(WHAT THE EXERCISE ASKS)
Pull out every line in the listing that contains the word "further" and copy each one unchanged.

(DATA TO PROCESS)

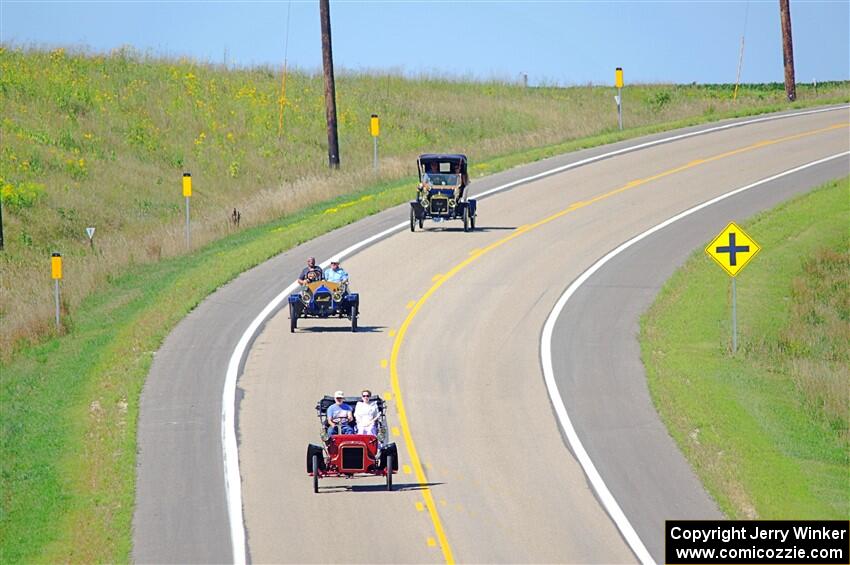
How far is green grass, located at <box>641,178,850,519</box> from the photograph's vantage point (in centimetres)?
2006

==

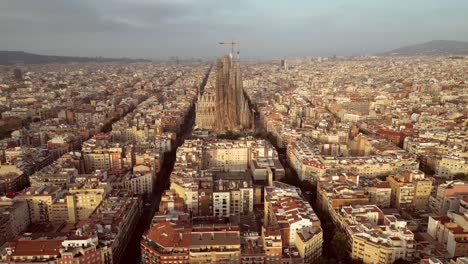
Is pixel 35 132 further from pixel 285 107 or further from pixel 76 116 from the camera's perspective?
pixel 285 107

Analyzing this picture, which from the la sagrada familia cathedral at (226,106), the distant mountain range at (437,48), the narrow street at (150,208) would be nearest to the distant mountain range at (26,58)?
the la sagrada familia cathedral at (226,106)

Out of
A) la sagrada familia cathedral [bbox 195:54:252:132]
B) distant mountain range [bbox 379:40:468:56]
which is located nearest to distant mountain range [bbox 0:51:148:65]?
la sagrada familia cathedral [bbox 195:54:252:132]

---

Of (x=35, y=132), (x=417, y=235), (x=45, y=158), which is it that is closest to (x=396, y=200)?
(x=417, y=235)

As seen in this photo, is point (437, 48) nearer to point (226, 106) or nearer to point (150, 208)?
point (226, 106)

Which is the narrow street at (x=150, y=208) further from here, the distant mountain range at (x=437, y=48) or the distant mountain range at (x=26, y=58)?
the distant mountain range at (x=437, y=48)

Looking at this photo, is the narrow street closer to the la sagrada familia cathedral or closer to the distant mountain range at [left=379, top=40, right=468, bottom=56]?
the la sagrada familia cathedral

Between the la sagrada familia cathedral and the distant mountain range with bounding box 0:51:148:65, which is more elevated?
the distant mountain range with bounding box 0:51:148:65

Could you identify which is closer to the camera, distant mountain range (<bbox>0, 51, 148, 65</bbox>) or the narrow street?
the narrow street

(TASK RESPONSE)
Is pixel 35 132 further from pixel 285 107 or further from pixel 76 116 from the camera's perspective?
Which is the narrow street at (x=150, y=208) further from here, the distant mountain range at (x=437, y=48) or the distant mountain range at (x=26, y=58)?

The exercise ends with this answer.